**Trecho fornecido:**
# # #

Santoro explica que o Papa aprofunda e desenvolve o tema central do anúncio do Evangelho não só às pessoas e aos povos, mas também à natureza e à criação. Assim, em 2015 ele publicou a Encíclica Laudato si’, que fala sobre o «cuidado com a casa comum». O Papa afirma que não existe uma questão ambiental separada de uma questão social, mas que estamos diante de uma única crise antropológica que destrói os aspectos sociais e os ambientais. O Papa desenvolve assim uma “ecologia integral”. Ou seja, não se pode falar da natureza separada do homem, desconsiderando o cuidado com o homem, chamado por sua vez não a destruir, mas a custodiar a terra. A Laudato si’ e a visão de uma ecologia integral abriram as portas para o diálogo com o mundo sobre a questão ambiental. No documento enviado pelo Papa Francisco à conferência de Paris (Cop 23), ele destaca que é preciso mudar a relação com o meio ambiente, de uma relação violenta de exploração para visão evangélica que considera o meio ambiente um dom, uma graça. Aprofundando a Laudato si’, o Papa escreveu também a Encíclica Fratelli tutti sobre a fraternidade e a amizade social, e a Exortação Apostólica Laudate Deum, sobre a crise climática global, na qual ele critica o paradigma tecnocrático separado do valor da consciência humana e um desenvolvimento científico e ambiental separado do humanismo.

# # #

**Trechos dos dados:**
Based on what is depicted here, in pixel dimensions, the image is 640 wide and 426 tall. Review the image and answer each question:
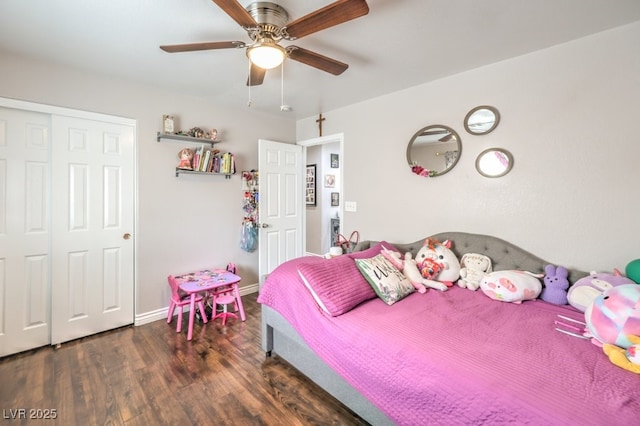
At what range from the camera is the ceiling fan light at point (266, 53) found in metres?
1.53

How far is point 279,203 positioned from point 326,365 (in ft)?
7.56

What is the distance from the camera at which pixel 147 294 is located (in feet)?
9.34

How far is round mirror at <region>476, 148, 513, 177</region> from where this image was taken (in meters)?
2.23

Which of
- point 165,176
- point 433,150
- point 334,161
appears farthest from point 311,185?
point 433,150

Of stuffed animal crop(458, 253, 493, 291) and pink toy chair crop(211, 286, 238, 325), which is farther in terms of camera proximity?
pink toy chair crop(211, 286, 238, 325)

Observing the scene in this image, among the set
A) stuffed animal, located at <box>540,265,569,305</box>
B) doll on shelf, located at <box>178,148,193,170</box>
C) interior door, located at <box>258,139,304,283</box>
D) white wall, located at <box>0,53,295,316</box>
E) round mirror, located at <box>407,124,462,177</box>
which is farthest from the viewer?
interior door, located at <box>258,139,304,283</box>

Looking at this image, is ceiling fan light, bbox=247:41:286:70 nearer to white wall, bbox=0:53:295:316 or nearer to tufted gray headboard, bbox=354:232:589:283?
white wall, bbox=0:53:295:316

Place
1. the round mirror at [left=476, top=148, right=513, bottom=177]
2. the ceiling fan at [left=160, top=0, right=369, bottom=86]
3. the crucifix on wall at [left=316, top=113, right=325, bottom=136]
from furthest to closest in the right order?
the crucifix on wall at [left=316, top=113, right=325, bottom=136] → the round mirror at [left=476, top=148, right=513, bottom=177] → the ceiling fan at [left=160, top=0, right=369, bottom=86]

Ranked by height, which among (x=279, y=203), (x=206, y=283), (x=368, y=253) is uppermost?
(x=279, y=203)

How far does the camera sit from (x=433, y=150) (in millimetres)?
2650

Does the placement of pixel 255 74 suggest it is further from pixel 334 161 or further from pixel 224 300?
pixel 334 161

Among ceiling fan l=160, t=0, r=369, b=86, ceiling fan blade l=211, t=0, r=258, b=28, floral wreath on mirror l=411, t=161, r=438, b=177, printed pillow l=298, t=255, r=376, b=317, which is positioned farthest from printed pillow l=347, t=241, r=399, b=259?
ceiling fan blade l=211, t=0, r=258, b=28

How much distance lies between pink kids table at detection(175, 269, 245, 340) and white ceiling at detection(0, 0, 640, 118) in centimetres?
196

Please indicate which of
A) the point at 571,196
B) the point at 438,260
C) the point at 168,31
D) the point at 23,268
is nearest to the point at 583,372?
the point at 438,260
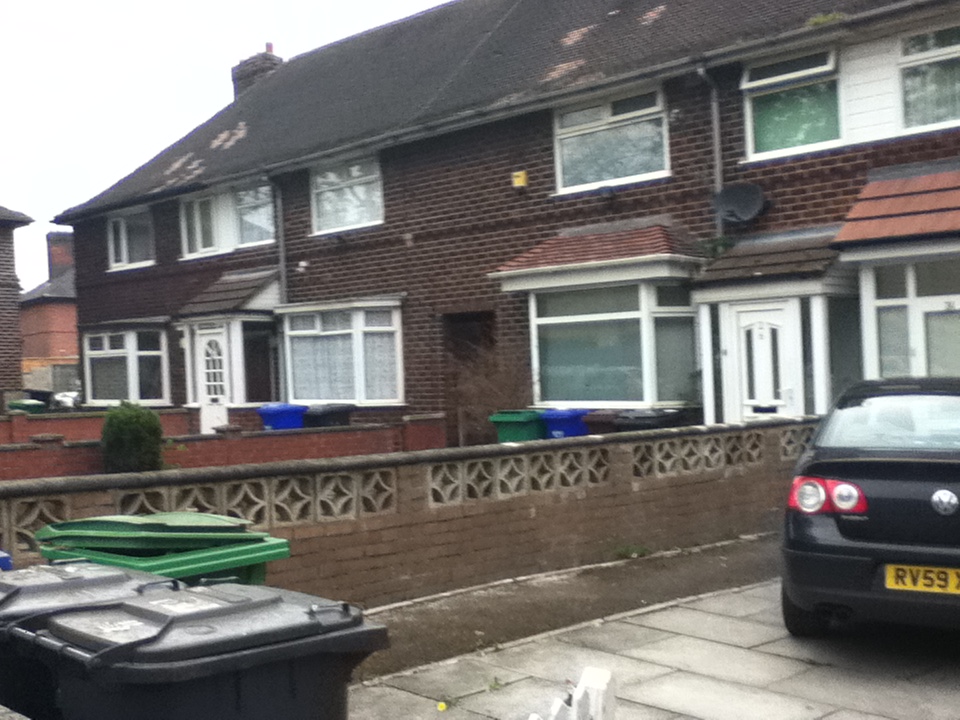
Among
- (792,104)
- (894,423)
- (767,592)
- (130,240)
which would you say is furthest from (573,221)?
(130,240)

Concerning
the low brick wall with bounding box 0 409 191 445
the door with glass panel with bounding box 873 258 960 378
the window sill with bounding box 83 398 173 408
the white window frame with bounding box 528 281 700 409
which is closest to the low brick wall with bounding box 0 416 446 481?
the low brick wall with bounding box 0 409 191 445

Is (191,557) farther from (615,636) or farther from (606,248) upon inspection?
(606,248)

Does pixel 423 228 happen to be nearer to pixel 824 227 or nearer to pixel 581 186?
pixel 581 186

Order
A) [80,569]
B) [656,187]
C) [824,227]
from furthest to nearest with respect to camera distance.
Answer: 1. [656,187]
2. [824,227]
3. [80,569]

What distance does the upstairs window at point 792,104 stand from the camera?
13.9 meters

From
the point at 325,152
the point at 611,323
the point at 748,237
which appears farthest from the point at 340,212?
the point at 748,237

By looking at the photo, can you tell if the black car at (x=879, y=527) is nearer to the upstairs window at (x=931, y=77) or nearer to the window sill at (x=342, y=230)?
the upstairs window at (x=931, y=77)

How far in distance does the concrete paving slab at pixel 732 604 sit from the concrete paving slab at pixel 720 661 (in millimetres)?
719

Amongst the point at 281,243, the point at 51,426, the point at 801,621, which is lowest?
the point at 801,621

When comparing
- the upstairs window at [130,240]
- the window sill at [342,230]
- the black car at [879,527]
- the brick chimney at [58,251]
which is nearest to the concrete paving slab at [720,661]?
the black car at [879,527]

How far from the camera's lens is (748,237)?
1448cm

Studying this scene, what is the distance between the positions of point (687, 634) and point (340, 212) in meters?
14.5

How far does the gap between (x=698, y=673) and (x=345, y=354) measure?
46.1ft

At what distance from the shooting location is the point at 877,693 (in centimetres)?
539
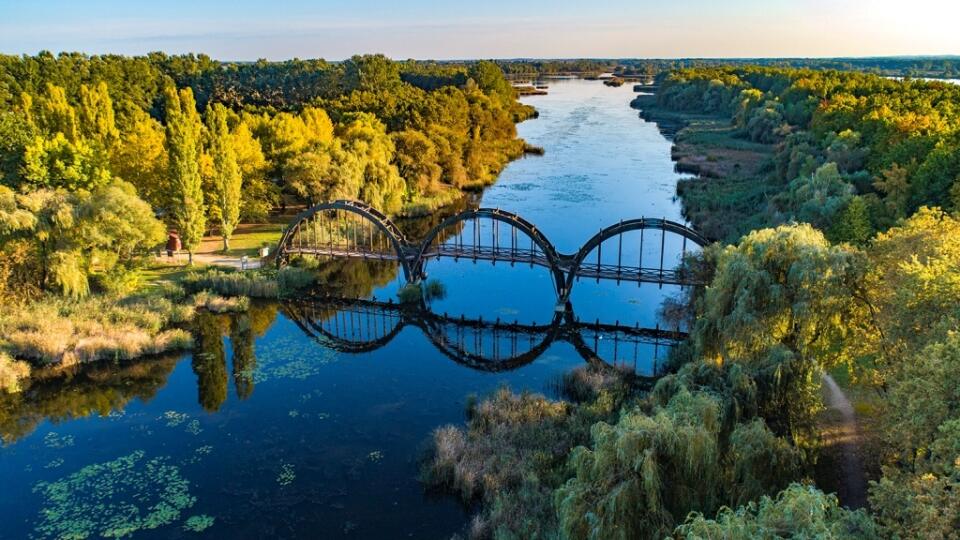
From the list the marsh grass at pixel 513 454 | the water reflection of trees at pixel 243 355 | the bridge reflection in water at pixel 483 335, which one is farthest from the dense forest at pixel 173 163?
the marsh grass at pixel 513 454

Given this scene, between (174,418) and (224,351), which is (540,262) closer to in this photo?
(224,351)

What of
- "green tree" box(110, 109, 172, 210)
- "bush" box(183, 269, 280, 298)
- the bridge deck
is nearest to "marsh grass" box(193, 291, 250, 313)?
"bush" box(183, 269, 280, 298)

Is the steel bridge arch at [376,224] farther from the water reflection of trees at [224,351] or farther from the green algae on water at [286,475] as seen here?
the green algae on water at [286,475]

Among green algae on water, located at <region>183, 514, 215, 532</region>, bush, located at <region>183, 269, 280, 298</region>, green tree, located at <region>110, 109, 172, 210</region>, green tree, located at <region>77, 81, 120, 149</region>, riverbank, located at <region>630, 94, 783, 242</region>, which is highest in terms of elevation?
green tree, located at <region>77, 81, 120, 149</region>

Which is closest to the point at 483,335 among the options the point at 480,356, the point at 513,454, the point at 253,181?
the point at 480,356

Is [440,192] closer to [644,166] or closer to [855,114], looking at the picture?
[644,166]

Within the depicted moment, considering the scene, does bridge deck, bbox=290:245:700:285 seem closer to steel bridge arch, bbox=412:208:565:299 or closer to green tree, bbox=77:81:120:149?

# # #

**Tarefa proposta:** Reproduza na íntegra, sem nenhuma alteração, o trecho sobre a ecologia integral do Papa.

**Espaço da resposta:**
Santoro explica que o Papa aprofunda e desenvolve o tema central do anúncio do Evangelho não só às pessoas e aos povos, mas também à natureza e à criação. Assim, em 2015 ele publicou a Encíclica Laudato si’, que fala sobre o «cuidado com a casa comum». O Papa afirma que não existe uma questão ambiental separada de uma questão social, mas que estamos diante de uma única crise antropológica que destrói os aspectos sociais e os ambientais. O Papa desenvolve assim uma “ecologia integral”. Ou seja, não se pode falar da natureza separada do homem, desconsiderando o cuidado com o homem, chamado por sua vez não a destruir, mas a custodiar a terra. A Laudato si’ e a visão de uma ecologia integral abriram as portas para o diálogo com o mundo sobre a questão ambiental. No documento enviado pelo Papa Francisco à conferência de Paris (Cop 23), ele destaca que é preciso mudar a relação com o meio ambiente, de uma relação violenta de exploração para visão evangélica que considera o meio ambiente um dom, uma graça. Aprofundando a Laudato si’, o Papa escreveu também a Encíclica Fratelli tutti sobre a fraternidade e a amizade social, e a Exortação Apostólica Laudate Deum, sobre a crise climática global, na qual ele critica o paradigma tecnocrático separado do valor da consciência humana e um desenvolvimento científico e ambiental separado do humanismo.